**TASKS TO COMPLETE**
1. Name every kind of data model that the Ecto discussion mentions, counting the same model only once even if its spelling differs.
2. In the Ecto discussion, why does the first reply recommend positional bindings over naming bindings dynamically?
3. Quote the Ecto discussion word for word from "I did read your" to "a star schema.".

**SOURCE EXTRACT**
****************************************
I did read your post and I might be dumb but I can’t understand what you’re going for and why it has to be done the way you propose.

At this time it might be easier to keep track of the order of joins and using that to identify bindings than trying to name things dynamically. Names are useful to humans, but not really to computers. Just map your incoming dynamic names to positions and use positional bindings.

2 Likes

Hot take: there is a way - use something besides Ecto to build these queries.

I really enjoy Ecto, but it’s ultimately got a region of use-case-space it’s designed to work efficiently for and what you’re describing is basically the opposite of that.

Ecto assumes you have columns grouped into tables. Your problem has a star schema.

Ecto assumes most of your query is known at compile-time so it can generate efficient code and convert query bugs into complier errors. Your problem generates most of the query at runtime.

2 Likes

Hi Matt, former Neo coworker. :slight_smile:

A star scheme or a dimensional model are or other data models are still just relational models that have tables and columns, maybe they’re grouped differently than an OTP relational model, but Ecto handles them perfectly well.

Ecto is also composable in a way that no other query system I’ve seen is. It’s super flexible and fits this use case exceedingly well. What Alex described was one of the few areas in Ecto where a value can’t be interpolated in at runtime. It’s just a limitation of the library. It has a couple of other oddities like that that we’ve run into as well around naming things, but by and large handles this exceedingly well.

I just don’t want anyone to go away with the impression that Ecto isn’t suitable for a reporting engines, denormalized data models or anything like that. It handles those exceedingly well. It’s unique composability also allows you to do things that I don’t know would be possible with any other data access model.
****************************************
**DATASET RECORDS**
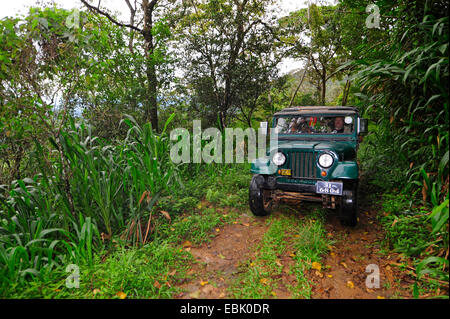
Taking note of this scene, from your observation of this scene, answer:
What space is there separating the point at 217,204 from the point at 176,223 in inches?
37.7

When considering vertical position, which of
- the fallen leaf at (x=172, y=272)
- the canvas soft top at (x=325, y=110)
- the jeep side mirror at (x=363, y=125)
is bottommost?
the fallen leaf at (x=172, y=272)

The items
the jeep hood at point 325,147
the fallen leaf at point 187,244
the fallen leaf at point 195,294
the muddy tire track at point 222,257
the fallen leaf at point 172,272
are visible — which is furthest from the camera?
the jeep hood at point 325,147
****************************************
**THE RESPONSES**
1.
- Star schema
- Dimensional model
- Relational model
- OTP relational model
- Denormalized data model

2. The first reply says names help humans but don't really help computers. Keeping track of the order of joins makes it easier to identify bindings. So it suggests mapping the incoming dynamic names to positions and using positional bindings.

3.
I did read your post and I might be dumb but I can’t understand what you’re going for and why it has to be done the way you propose.

At this time it might be easier to keep track of the order of joins and using that to identify bindings than trying to name things dynamically. Names are useful to humans, but not really to computers. Just map your incoming dynamic names to positions and use positional bindings.

2 Likes

Hot take: there is a way - use something besides Ecto to build these queries.

I really enjoy Ecto, but it’s ultimately got a region of use-case-space it’s designed to work efficiently for and what you’re describing is basically the opposite of that.

Ecto assumes you have columns grouped into tables. Your problem has a star schema.